• What to work on: Print the entries once more, unchanged.

** Data provided follows **

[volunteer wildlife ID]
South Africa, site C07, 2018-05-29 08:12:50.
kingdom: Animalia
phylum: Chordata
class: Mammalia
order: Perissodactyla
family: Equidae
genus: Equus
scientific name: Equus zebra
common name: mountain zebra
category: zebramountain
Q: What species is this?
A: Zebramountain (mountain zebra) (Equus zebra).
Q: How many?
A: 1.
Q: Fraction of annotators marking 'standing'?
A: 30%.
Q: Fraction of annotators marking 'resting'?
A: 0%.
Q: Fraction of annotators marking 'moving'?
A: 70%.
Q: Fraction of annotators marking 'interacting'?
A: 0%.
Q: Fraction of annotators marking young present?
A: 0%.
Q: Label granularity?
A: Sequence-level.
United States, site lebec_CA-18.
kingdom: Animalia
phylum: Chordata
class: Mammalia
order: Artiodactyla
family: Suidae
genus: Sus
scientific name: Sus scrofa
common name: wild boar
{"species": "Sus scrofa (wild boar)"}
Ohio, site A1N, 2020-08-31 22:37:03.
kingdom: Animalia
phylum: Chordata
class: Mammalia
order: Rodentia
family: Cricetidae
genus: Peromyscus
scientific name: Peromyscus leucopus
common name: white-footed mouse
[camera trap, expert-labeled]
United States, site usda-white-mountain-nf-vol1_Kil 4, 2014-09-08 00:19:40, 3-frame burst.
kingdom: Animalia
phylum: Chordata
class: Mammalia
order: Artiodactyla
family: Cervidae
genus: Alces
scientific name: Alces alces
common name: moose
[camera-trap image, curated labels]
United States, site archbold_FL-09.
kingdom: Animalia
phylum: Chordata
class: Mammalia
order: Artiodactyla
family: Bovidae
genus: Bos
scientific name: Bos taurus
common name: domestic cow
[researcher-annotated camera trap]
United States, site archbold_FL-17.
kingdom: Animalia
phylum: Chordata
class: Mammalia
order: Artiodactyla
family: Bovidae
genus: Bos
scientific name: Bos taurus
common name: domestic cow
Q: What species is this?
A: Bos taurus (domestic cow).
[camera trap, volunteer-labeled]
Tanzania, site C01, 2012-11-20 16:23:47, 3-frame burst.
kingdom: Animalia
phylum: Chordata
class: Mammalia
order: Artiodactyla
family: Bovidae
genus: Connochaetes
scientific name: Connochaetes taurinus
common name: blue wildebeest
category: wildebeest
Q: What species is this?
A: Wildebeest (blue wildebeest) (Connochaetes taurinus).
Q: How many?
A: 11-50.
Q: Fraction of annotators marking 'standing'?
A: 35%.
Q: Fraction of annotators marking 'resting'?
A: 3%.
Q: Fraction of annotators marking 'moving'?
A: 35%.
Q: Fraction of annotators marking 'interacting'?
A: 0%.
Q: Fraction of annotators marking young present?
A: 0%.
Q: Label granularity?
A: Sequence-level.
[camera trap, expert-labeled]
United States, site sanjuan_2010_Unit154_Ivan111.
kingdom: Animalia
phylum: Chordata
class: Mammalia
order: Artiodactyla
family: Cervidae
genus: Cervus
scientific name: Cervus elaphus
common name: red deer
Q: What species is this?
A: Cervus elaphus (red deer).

** End of Data provided **

• Solution:
[volunteer wildlife ID]
South Africa, site C07, 2018-05-29 08:12:50.
kingdom: Animalia
phylum: Chordata
class: Mammalia
order: Perissodactyla
family: Equidae
genus: Equus
scientific name: Equus zebra
common name: mountain zebra
category: zebramountain
Q: What species is this?
A: Zebramountain (mountain zebra) (Equus zebra).
Q: How many?
A: 1.
Q: Fraction of annotators marking 'standing'?
A: 30%.
Q: Fraction of annotators marking 'resting'?
A: 0%.
Q: Fraction of annotators marking 'moving'?
A: 70%.
Q: Fraction of annotators marking 'interacting'?
A: 0%.
Q: Fraction of annotators marking young present?
A: 0%.
Q: Label granularity?
A: Sequence-level.
United States, site lebec_CA-18.
kingdom: Animalia
phylum: Chordata
class: Mammalia
order: Artiodactyla
family: Suidae
genus: Sus
scientific name: Sus scrofa
common name: wild boar
{"species": "Sus scrofa (wild boar)"}
Ohio, site A1N, 2020-08-31 22:37:03.
kingdom: Animalia
phylum: Chordata
class: Mammalia
order: Rodentia
family: Cricetidae
genus: Peromyscus
scientific name: Peromyscus leucopus
common name: white-footed mouse
[camera trap, expert-labeled]
United States, site usda-white-mountain-nf-vol1_Kil 4, 2014-09-08 00:19:40, 3-frame burst.
kingdom: Animalia
phylum: Chordata
class: Mammalia
order: Artiodactyla
family: Cervidae
genus: Alces
scientific name: Alces alces
common name: moose
[camera-trap image, curated labels]
United States, site archbold_FL-09.
kingdom: Animalia
phylum: Chordata
class: Mammalia
order: Artiodactyla
family: Bovidae
genus: Bos
scientific name: Bos taurus
common name: domestic cow
[researcher-annotated camera trap]
United States, site archbold_FL-17.
kingdom: Animalia
phylum: Chordata
class: Mammalia
order: Artiodactyla
family: Bovidae
genus: Bos
scientific name: Bos taurus
common name: domestic cow
Q: What species is this?
A: Bos taurus (domestic cow).
[camera trap, volunteer-labeled]
Tanzania, site C01, 2012-11-20 16:23:47, 3-frame burst.
kingdom: Animalia
phylum: Chordata
class: Mammalia
order: Artiodactyla
family: Bovidae
genus: Connochaetes
scientific name: Connochaetes taurinus
common name: blue wildebeest
category: wildebeest
Q: What species is this?
A: Wildebeest (blue wildebeest) (Connochaetes taurinus).
Q: How many?
A: 11-50.
Q: Fraction of annotators marking 'standing'?
A: 35%.
Q: Fraction of annotators marking 'resting'?
A: 3%.
Q: Fraction of annotators marking 'moving'?
A: 35%.
Q: Fraction of annotators marking 'interacting'?
A: 0%.
Q: Fraction of annotators marking young present?
A: 0%.
Q: Label granularity?
A: Sequence-level.
[camera trap, expert-labeled]
United States, site sanjuan_2010_Unit154_Ivan111.
kingdom: Animalia
phylum: Chordata
class: Mammalia
order: Artiodactyla
family: Cervidae
genus: Cervus
scientific name: Cervus elaphus
common name: red deer
Q: What species is this?
A: Cervus elaphus (red deer).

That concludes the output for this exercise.